▶ [Given text]:

• • • •

Training LORA for Pixel Art Tilemaps with SD 1.5 on Windows (RTX 2080 Ti)

Created: 2025-02-26 14:23:05 | Last updated: 2025-02-26 14:23:05 | Status: Public

This guide outlines the step-by-step process for training a LORA (Low-Rank Adaptation) model specifically for pixel art tilemaps using Stable Diffusion 1.5 on a Windows system with an NVIDIA RTX 2080 Ti GPU.

Environment Setup

  1. Install Python 3.10 (recommended for compatibility)
  2. Install Git from https://git-scm.com/download/win
  3. Create a new conda environment:
conda create -n sd-lora python=3.10
conda activate sd-lora

Installing Kohya SS Training GUI

git clone https://github.com/bmaltais/kohya_ss.git
cd kohya_ss
pip install torch==2.0.1+cu118 torchvision==0.15.2+cu118 --extra-index-url https://download.pytorch.org/whl/cu118
pip install -r requirements.txt
pip install -U -I --no-deps https://github.com/C43H66N12O12S2/stable-diffusion-webui/releases/download/f/xformers-0.0.14.dev0-cp310-cp310-win_amd64.whl

Dataset Preparation

Optimal Dataset Characteristics

  1. Consistency in style
    - All images should share a similar pixel art aesthetic
    - Consistent pixel size (e.g., all 16x16 tiles or all 32x32 tiles)

• • • •

▶ [Recorded information]:

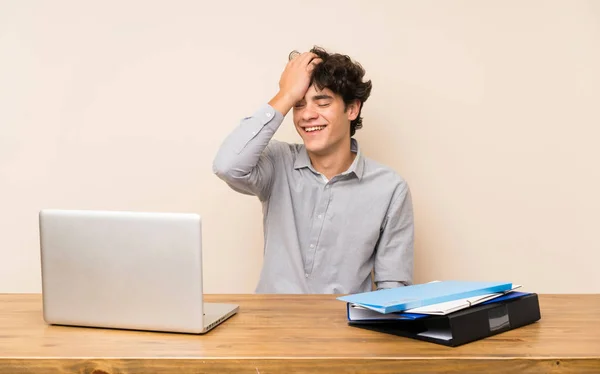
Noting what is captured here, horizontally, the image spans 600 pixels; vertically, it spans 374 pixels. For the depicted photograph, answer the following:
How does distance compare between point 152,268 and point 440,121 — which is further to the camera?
point 440,121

• • • •

▶ [Exercise objective]:
Translate this sentence from the LORA training guide into Spanish: "This guide outlines the step-by-step process for training a LORA (Low-Rank Adaptation) model specifically for pixel art tilemaps using Stable Diffusion 1.5 on a Windows system with an NVIDIA RTX 2080 Ti GPU."

▶ [The response]:
Esta guía describe el proceso paso a paso para entrenar un modelo LORA (Low-Rank Adaptation) específicamente para mapas de teselas de pixel art usando Stable Diffusion 1.5 en un sistema Windows con una GPU NVIDIA RTX 2080 Ti.